When using the Attribute action.create_alert.param.template with a template name, then action.create_alert.param.tenant_uid must be used for identification of the template, as the same template name can be used in multiple tenants.

note

action.create_alert.param.time_to_auto_resolve has been replaced with action.create_alert.param.ttl and action.create_alert.param.ttl_target in AME 2.1 a user can now set the target state.
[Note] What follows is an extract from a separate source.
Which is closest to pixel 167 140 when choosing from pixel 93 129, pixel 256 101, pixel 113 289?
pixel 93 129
Enterprise Security Content Update (ESCU) App Compatible Attributes:

  • action.correlationsearch.annotations
  • action.escu.mappings

The value for the attribute has to be in JSON Format and currently supports following overwrites:

  • cis20
  • cve
  • nist
  • kill_chain_phases
  • mitre_attack

Example:

action.correlationsearch.annotations = {"cis20": ["CIS 3", "CIS 5", "CIS 16"], "cve": ["CVE-2022-22965"], "kill_chain_phases": ["Exploitation"], "mitre_attack": ["T1190"], "nist": ["DE.CM"], }

Overrides Precedence

During event creation, multiple overrides can be set, however, there is precedence if multiple overrides apply:

Precedence (highest first):

  • Field Value Override
  • Savedsearch.conf Override
  • Template Override
info

Exceptions to these rules are tags and notable_fields, which are merged.

note

Custom Tags can only use lowercase letters.